Skeletal Muscle Thermogenesis and Its Role in Whole Body Energy Metabolism

Abstract

Obesity and diabetes has become a major epidemic across the globe. Controlling obesity has been a challenge since this would require either increased physical activity or reduced caloric intake; both are difficult to enforce. There has been renewed interest in exploiting pathways such as uncoupling protein 1 (UCP1)-mediated uncoupling in brown adipose tissue (BAT) and white adipose tissue to increase energy expenditure to control weight gain. However, relying on UCP1-based thermogenesis alone may not be sufficient to control obesity in humans. On the other hand, skeletal muscle is the largest organ and a major contributor to basal metabolic rate and increasing energy expenditure in muscle through nonshivering thermogenic mechanisms, which can substantially affect whole body metabolism and weight gain. In this review we will describe the role of Sarcolipin-mediated uncoupling of Sarcoplasmic Reticulum Calcium ATPase (SERCA) as a potential mechanism for increased energy expenditure both during cold and diet-induced thermogenesis.

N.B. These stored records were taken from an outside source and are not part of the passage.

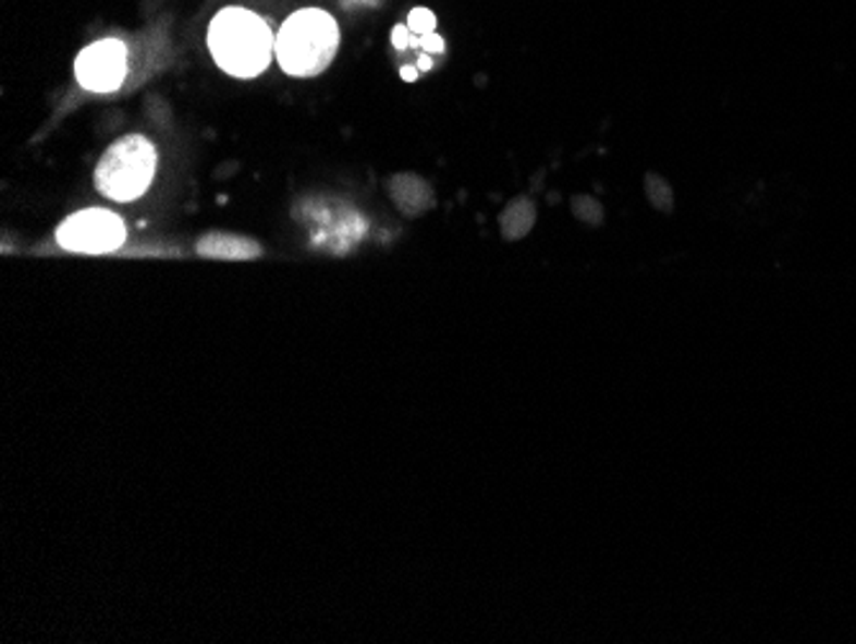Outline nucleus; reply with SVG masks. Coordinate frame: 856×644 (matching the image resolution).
Returning <instances> with one entry per match:
<instances>
[{
    "instance_id": "nucleus-1",
    "label": "nucleus",
    "mask_w": 856,
    "mask_h": 644,
    "mask_svg": "<svg viewBox=\"0 0 856 644\" xmlns=\"http://www.w3.org/2000/svg\"><path fill=\"white\" fill-rule=\"evenodd\" d=\"M274 41L270 26L246 9H223L208 28L210 54L234 77L262 75L272 60Z\"/></svg>"
},
{
    "instance_id": "nucleus-2",
    "label": "nucleus",
    "mask_w": 856,
    "mask_h": 644,
    "mask_svg": "<svg viewBox=\"0 0 856 644\" xmlns=\"http://www.w3.org/2000/svg\"><path fill=\"white\" fill-rule=\"evenodd\" d=\"M339 49V26L331 13L303 9L282 24L274 54L293 77H314L329 68Z\"/></svg>"
},
{
    "instance_id": "nucleus-3",
    "label": "nucleus",
    "mask_w": 856,
    "mask_h": 644,
    "mask_svg": "<svg viewBox=\"0 0 856 644\" xmlns=\"http://www.w3.org/2000/svg\"><path fill=\"white\" fill-rule=\"evenodd\" d=\"M157 170V151L149 139L139 134L123 136L113 142L96 168V185L106 198L129 204L139 195L147 193V187L155 178Z\"/></svg>"
},
{
    "instance_id": "nucleus-4",
    "label": "nucleus",
    "mask_w": 856,
    "mask_h": 644,
    "mask_svg": "<svg viewBox=\"0 0 856 644\" xmlns=\"http://www.w3.org/2000/svg\"><path fill=\"white\" fill-rule=\"evenodd\" d=\"M123 239H126L123 221L103 208L72 214L57 231V242L64 250L85 252V255H106V252L119 250Z\"/></svg>"
},
{
    "instance_id": "nucleus-5",
    "label": "nucleus",
    "mask_w": 856,
    "mask_h": 644,
    "mask_svg": "<svg viewBox=\"0 0 856 644\" xmlns=\"http://www.w3.org/2000/svg\"><path fill=\"white\" fill-rule=\"evenodd\" d=\"M77 83L93 93H111L126 77V47L119 39H103L85 47L75 62Z\"/></svg>"
},
{
    "instance_id": "nucleus-6",
    "label": "nucleus",
    "mask_w": 856,
    "mask_h": 644,
    "mask_svg": "<svg viewBox=\"0 0 856 644\" xmlns=\"http://www.w3.org/2000/svg\"><path fill=\"white\" fill-rule=\"evenodd\" d=\"M200 255L208 257H231V259H246V257H257L259 247L249 239L242 236H227V234H213L208 239H203L198 244Z\"/></svg>"
},
{
    "instance_id": "nucleus-7",
    "label": "nucleus",
    "mask_w": 856,
    "mask_h": 644,
    "mask_svg": "<svg viewBox=\"0 0 856 644\" xmlns=\"http://www.w3.org/2000/svg\"><path fill=\"white\" fill-rule=\"evenodd\" d=\"M534 223V206L528 201H516L508 211L503 214V234L511 239L524 236Z\"/></svg>"
},
{
    "instance_id": "nucleus-8",
    "label": "nucleus",
    "mask_w": 856,
    "mask_h": 644,
    "mask_svg": "<svg viewBox=\"0 0 856 644\" xmlns=\"http://www.w3.org/2000/svg\"><path fill=\"white\" fill-rule=\"evenodd\" d=\"M644 187H647V198L651 201V206L659 208L662 214L674 211V191L662 175L647 172V175H644Z\"/></svg>"
},
{
    "instance_id": "nucleus-9",
    "label": "nucleus",
    "mask_w": 856,
    "mask_h": 644,
    "mask_svg": "<svg viewBox=\"0 0 856 644\" xmlns=\"http://www.w3.org/2000/svg\"><path fill=\"white\" fill-rule=\"evenodd\" d=\"M405 24H408L411 34L428 36V34H433V28H437V16H433V11H428V9H413Z\"/></svg>"
},
{
    "instance_id": "nucleus-10",
    "label": "nucleus",
    "mask_w": 856,
    "mask_h": 644,
    "mask_svg": "<svg viewBox=\"0 0 856 644\" xmlns=\"http://www.w3.org/2000/svg\"><path fill=\"white\" fill-rule=\"evenodd\" d=\"M575 211H577V216H583V219L590 221V223L603 221V208H600L598 201H592V198H577Z\"/></svg>"
},
{
    "instance_id": "nucleus-11",
    "label": "nucleus",
    "mask_w": 856,
    "mask_h": 644,
    "mask_svg": "<svg viewBox=\"0 0 856 644\" xmlns=\"http://www.w3.org/2000/svg\"><path fill=\"white\" fill-rule=\"evenodd\" d=\"M420 47L426 49V52H431V54H441L447 49V45H444V39H441L439 34H428V36H420Z\"/></svg>"
},
{
    "instance_id": "nucleus-12",
    "label": "nucleus",
    "mask_w": 856,
    "mask_h": 644,
    "mask_svg": "<svg viewBox=\"0 0 856 644\" xmlns=\"http://www.w3.org/2000/svg\"><path fill=\"white\" fill-rule=\"evenodd\" d=\"M411 28H408V24H398L395 28H393V45L398 47V49H405V47H411Z\"/></svg>"
},
{
    "instance_id": "nucleus-13",
    "label": "nucleus",
    "mask_w": 856,
    "mask_h": 644,
    "mask_svg": "<svg viewBox=\"0 0 856 644\" xmlns=\"http://www.w3.org/2000/svg\"><path fill=\"white\" fill-rule=\"evenodd\" d=\"M416 64H418V70H420V72H428V70H431V68H433V62H431V57H428V54H420V57H418V62H416Z\"/></svg>"
},
{
    "instance_id": "nucleus-14",
    "label": "nucleus",
    "mask_w": 856,
    "mask_h": 644,
    "mask_svg": "<svg viewBox=\"0 0 856 644\" xmlns=\"http://www.w3.org/2000/svg\"><path fill=\"white\" fill-rule=\"evenodd\" d=\"M418 72H420L418 68H403L401 75H403V80H408V83H411V80L418 77Z\"/></svg>"
}]
</instances>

Keywords: ATP hydrolysis; Calcium cycling; Diabetes mellitus; Obesity; Sarcolipin; Sarcoplasmic reticulum calcium-transporting ATPases; Skeletal muscle thermogenesis.

Fig. 1. Proposed mechanism to show how sarcolipin (SLN)/sarcoendoplasmic reticulum calcium APTase (SERCA) interaction affects muscle metabolism. SERCA uses adenosine triphosphate (ATP) hydrolysis to actively transport Ca²⁺ from the cytosol into the sarcoplasmic reticulum lumen. SLN and Ca²⁺ bind competitively to SERCA during Ca²⁺ transport. SLN binding to SERCA does not inhibit ATP hydrolysis but prevents Ca²⁺ transport by a mechanism named uncoupling, where Ca²⁺ slips back into cytosol. Uncoupling of SERCA leads to futile cycling of the SERCA pump resulting in increased ATP hydrolysis/heat production; thus, creating energy demand. Uncoupling of SERCA increases cytosolic Ca²⁺ acutely, thereby promoting Ca²⁺ entry into mitochondria matrix activating the oxidative metabolism and ATP synthesis. RyR1, ryanodine receptor 1; ADP, adenosine diphosphate; Pi, inorganic phosphate.